La défense du « droit à être égoïste » est fondamentale, mais son exercice n’est pas le fondement d’une société libre.

Le libéralisme repose sur l’idée que nul n’a le droit d’initier l’usage de la violence à l’égard de son prochain. La paix permet l’échange et la coopération volontaire, la division (donc le choix) du travail, et les hommes sont récompensés par les fruits de leur travail.

Initier la violence, c’est attenter aussi bien à l’intégrité physique qu’à la propriété de son prochain ; si la violence est bannie, chacun peut vivre selon ses propres principes et valeurs sans nuire à autrui.

Le droit libéral est donc le droit d’être égoïste : ne pouvant être contraint à agir contre sa volonté, chacun fait, dans sa situation et avec ses objectifs, ses propres choix.

Pour autant, il faudrait avoir la vue bien courte pour considérer que le libéralisme est une défense de l’égoïsme. Qu’on ne puisse forcer personne à se montrer généreux ne veut pas dire que personne ne se montrera généreux – au contraire. Entre autres facteurs, la liberté favorise la charité, la prospérité bénéficie à tous (notamment parce que les prix baissent), et les individus expriment comme bon leur semble leur préoccupation et leur sensibilité pour le sort de leur prochain.

L’égoïsme que revendiquent certains libéraux (notamment Ayn Rand, auteur entre autres de « La vertu d’égoïsme »)) a une définition différente de l’image nombriliste que beaucoup s’en font.
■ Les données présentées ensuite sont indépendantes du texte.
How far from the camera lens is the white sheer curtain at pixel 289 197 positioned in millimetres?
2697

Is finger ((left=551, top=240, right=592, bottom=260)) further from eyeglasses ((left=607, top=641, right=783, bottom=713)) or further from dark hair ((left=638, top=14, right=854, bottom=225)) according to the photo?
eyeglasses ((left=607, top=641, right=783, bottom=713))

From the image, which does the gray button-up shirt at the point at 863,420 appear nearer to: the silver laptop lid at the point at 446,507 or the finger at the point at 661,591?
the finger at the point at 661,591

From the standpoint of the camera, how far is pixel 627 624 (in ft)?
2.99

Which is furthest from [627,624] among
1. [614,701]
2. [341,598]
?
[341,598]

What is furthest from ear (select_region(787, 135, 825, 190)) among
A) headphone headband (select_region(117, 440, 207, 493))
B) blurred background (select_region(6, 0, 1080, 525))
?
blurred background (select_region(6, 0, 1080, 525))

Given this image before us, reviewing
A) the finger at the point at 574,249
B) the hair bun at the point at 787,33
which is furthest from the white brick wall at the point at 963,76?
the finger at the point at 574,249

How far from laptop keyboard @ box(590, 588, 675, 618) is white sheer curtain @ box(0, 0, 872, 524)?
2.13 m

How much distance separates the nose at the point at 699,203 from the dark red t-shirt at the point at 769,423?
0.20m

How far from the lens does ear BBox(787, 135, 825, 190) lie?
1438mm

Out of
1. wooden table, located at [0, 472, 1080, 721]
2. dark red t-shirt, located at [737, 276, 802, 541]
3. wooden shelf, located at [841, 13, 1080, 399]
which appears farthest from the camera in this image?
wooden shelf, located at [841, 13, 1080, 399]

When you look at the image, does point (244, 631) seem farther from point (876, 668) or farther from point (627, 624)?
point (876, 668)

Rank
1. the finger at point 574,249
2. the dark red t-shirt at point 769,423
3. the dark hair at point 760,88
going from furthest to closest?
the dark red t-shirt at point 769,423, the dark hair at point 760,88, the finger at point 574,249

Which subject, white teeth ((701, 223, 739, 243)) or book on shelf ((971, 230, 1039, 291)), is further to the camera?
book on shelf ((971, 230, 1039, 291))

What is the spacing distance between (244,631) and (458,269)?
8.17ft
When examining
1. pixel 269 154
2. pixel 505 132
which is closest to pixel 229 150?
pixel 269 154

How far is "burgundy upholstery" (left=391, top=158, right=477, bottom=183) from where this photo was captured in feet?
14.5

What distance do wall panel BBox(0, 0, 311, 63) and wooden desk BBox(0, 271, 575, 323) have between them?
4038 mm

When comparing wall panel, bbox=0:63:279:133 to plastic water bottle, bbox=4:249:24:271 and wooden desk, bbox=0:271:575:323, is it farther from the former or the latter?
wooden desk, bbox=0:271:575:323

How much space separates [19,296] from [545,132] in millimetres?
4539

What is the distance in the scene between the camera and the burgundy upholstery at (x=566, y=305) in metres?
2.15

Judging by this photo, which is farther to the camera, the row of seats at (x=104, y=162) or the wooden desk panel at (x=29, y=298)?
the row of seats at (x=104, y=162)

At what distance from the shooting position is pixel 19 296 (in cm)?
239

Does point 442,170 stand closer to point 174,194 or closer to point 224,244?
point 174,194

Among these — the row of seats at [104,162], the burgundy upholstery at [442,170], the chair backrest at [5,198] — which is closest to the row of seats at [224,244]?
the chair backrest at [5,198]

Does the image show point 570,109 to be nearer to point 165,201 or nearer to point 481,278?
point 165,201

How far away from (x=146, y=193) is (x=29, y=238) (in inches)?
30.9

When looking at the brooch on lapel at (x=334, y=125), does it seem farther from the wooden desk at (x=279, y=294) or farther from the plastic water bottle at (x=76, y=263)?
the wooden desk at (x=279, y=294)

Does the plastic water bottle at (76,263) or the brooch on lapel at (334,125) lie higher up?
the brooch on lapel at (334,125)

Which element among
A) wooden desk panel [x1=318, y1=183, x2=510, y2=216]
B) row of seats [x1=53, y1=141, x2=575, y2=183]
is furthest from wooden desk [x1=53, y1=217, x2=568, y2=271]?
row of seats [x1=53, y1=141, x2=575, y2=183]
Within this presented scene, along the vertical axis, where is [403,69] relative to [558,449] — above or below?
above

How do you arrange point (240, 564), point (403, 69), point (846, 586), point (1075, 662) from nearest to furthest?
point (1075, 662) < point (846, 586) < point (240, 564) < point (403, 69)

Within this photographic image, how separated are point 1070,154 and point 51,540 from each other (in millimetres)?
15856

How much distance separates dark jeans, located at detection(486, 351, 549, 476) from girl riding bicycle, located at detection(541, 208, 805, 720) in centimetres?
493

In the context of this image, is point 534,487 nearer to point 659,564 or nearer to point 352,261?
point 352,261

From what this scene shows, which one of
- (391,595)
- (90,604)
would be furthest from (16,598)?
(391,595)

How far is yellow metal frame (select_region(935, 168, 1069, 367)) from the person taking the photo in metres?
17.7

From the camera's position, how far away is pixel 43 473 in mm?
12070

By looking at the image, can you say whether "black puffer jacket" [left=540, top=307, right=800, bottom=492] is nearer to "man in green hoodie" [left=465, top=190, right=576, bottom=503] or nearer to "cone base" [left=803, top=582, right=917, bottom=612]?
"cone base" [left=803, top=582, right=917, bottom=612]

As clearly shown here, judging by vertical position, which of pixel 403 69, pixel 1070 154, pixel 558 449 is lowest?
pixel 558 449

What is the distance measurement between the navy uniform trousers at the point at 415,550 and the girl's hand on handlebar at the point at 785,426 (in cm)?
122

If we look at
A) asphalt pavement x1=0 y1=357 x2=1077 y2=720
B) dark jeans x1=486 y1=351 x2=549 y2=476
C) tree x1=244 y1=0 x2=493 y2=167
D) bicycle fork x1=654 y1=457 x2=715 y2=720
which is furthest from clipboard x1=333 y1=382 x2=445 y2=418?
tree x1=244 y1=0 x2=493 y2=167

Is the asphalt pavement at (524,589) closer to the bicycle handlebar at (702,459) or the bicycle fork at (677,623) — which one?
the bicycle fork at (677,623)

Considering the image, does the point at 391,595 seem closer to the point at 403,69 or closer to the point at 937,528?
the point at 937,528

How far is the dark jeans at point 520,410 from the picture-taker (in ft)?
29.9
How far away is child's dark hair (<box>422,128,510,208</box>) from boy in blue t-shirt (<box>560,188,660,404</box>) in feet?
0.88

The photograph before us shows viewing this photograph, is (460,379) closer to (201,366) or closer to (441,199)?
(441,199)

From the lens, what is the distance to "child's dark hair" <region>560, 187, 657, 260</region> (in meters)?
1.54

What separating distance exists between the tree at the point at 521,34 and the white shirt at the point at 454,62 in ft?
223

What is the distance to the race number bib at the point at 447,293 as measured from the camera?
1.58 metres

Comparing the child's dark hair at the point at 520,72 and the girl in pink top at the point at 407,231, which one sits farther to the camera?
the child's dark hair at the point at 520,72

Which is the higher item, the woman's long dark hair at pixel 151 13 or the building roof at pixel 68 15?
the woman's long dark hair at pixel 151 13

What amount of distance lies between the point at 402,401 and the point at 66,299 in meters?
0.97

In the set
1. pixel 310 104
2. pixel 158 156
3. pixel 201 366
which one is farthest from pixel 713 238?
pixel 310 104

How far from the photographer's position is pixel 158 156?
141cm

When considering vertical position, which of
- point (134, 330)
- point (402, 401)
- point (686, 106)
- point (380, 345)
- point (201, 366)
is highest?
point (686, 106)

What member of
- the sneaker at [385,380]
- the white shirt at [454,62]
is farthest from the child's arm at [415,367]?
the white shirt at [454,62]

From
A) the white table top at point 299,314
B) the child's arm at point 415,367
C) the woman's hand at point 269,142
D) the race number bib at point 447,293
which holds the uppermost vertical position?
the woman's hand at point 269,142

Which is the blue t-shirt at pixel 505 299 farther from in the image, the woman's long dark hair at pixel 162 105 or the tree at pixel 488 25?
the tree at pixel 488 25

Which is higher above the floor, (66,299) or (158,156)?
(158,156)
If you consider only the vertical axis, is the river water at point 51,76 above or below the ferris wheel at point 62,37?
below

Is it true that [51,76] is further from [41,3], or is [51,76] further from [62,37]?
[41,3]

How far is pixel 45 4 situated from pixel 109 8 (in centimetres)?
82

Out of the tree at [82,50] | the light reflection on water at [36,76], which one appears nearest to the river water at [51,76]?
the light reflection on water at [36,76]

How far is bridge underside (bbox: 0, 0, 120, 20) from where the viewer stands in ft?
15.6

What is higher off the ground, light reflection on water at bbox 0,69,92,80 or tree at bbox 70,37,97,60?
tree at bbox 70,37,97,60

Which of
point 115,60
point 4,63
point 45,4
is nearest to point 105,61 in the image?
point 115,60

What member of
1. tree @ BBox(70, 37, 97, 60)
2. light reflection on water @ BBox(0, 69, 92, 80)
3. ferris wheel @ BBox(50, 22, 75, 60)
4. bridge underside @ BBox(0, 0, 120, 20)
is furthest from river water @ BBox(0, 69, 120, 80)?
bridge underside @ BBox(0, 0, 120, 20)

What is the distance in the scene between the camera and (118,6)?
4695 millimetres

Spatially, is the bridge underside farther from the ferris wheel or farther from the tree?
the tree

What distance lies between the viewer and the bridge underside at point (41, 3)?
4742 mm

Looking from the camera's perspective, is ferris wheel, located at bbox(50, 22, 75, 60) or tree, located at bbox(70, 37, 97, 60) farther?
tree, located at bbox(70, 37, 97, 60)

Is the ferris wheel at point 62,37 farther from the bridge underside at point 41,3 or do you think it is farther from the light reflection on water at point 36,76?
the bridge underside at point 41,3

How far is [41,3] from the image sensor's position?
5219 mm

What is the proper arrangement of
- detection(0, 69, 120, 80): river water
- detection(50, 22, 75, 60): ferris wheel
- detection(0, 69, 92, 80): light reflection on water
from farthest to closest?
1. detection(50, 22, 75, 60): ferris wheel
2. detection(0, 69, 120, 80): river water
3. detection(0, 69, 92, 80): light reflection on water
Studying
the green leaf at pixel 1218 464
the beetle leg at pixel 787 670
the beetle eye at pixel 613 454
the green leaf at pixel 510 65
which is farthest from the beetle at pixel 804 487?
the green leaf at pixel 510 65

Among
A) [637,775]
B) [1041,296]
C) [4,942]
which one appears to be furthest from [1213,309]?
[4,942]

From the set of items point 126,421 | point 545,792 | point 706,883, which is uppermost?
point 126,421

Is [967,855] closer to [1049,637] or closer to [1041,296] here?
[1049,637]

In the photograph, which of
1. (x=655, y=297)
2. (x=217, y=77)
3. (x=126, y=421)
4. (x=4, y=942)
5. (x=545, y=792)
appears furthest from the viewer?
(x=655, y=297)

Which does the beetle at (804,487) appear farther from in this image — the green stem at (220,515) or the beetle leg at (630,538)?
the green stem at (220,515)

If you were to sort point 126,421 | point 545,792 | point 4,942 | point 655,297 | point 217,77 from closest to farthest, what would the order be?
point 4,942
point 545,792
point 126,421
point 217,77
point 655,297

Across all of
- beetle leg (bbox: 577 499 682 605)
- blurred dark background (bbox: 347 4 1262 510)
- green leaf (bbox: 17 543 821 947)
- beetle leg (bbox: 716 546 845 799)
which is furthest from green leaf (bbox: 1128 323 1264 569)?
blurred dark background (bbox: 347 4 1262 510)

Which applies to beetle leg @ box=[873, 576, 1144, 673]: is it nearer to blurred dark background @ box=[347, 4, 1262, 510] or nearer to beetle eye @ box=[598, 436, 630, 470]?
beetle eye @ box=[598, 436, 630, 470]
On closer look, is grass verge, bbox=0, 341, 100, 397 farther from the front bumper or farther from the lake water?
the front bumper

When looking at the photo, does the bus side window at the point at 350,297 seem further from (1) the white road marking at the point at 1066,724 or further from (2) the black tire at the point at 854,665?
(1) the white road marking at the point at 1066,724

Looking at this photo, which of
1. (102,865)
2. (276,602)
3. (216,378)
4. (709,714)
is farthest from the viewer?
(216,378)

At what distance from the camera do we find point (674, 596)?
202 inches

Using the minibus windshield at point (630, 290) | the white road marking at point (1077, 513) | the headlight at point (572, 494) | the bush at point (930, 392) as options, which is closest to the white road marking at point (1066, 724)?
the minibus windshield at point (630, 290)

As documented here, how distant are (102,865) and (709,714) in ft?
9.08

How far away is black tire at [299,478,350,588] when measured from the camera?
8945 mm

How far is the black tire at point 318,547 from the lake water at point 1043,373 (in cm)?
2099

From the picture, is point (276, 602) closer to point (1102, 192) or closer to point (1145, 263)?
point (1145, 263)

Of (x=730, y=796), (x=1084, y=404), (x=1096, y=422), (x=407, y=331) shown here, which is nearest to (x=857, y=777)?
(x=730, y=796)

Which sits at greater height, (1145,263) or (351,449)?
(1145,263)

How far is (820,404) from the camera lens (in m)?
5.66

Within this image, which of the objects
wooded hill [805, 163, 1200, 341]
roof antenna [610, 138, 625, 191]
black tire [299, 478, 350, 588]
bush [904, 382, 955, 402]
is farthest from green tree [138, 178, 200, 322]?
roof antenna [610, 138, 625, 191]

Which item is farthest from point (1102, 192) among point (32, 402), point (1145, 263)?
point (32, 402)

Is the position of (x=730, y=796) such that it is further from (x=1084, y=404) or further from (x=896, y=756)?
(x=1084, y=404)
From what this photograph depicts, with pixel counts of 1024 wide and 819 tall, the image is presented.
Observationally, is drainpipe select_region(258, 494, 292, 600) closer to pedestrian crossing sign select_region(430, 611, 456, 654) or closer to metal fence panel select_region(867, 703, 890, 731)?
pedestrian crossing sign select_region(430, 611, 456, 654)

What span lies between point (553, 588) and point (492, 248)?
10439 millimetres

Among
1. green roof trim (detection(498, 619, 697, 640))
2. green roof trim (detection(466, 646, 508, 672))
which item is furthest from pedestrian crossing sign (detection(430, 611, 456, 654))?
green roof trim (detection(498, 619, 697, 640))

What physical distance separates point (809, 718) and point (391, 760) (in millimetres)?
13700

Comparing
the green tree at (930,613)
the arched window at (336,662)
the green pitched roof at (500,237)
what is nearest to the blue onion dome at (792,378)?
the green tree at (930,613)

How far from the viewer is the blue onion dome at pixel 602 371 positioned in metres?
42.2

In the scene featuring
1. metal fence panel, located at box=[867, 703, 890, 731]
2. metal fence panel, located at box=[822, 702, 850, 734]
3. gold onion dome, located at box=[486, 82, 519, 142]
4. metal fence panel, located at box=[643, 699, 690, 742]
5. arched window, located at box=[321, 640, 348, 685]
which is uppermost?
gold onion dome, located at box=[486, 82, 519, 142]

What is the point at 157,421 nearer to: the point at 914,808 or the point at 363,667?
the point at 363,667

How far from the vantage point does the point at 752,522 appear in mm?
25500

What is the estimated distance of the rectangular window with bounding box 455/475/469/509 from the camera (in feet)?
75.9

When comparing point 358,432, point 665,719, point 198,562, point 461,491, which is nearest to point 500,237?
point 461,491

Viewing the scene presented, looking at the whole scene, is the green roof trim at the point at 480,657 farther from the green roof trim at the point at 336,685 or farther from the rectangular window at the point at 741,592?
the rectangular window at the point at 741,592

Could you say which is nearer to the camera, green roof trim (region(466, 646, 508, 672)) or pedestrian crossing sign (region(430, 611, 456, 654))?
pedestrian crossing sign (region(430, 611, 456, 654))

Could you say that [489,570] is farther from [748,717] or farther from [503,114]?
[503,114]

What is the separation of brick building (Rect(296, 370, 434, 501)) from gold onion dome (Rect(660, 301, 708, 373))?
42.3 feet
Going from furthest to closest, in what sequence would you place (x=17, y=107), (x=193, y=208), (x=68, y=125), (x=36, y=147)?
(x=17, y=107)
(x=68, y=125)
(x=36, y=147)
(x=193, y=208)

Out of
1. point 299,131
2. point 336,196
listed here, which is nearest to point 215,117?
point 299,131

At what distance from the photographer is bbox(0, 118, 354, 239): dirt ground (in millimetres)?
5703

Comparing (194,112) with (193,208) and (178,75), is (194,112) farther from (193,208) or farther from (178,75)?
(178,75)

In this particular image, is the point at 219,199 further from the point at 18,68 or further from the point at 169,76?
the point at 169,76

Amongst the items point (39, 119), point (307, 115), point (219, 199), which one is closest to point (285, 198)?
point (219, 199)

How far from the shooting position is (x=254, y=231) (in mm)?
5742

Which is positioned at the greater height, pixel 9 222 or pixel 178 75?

Il ne s’agit pas de n’œuvrer que pour soi, mais d’œuvrer à son propre bonheur, et rares sont ceux dont le bonheur est le plus grand quand ils sont isolés du monde ou entourés de proches et inconnus en détresse. Au contraire, se montrer généreux et soutenir les personnes, idées et causes qui nous sont chères contribue au bonheur.

Rien n’empêche, en théorie, que personne ne donne, ou que certaines causes soient délaissées. Comme rien n’empêche en théorie que l’écran ou le papier sur lesquels vous lisez cet article se désintègrent en un instant. Mais, compte tenu de la fréquence avec laquelle les détracteurs du libéralisme expriment leurs craintes et préoccupations pour autrui, sa santé, son éducation, son accès à la culture et bien d’autres pans de la vie, il semble très improbable que la générosité n’apparaisse jamais quand la redistribution forcée disparait – à moins qu’ils ne fassent tous partie de ces gens qui ne sont généreux qu’avec les ressources des autres.

C’est l’étroitesse de l’esprit humain qui, dans un monde n’offrant jamais aucunes certitudes, cherche à en créer artificiellement, mettant en place des chimères complexes pour assurer la redistribution en considérant qu’il est plus juste de partager de force que de partager par générosité. Rien n’assure en théorie qu’assez sera produit pour tous, et nombreux sont ceux qui, dans l’histoire de l’homme (et de toute espèce vivante) se sont éteints par manque de ressources ou dans des luttes pour se les approprier.

Si vous voulez une garantie, achetez-vous un grille-pain. – Clint Eastwood

Tenter de créer des certitudes par nature impossibles n’arrange rien. Au contraire. La contrainte détruit automatiquement de la valeur et éloigne d’autant l’optimum. C’est en laissant faire les hommes et grandir leurs projets qu’ils avancent.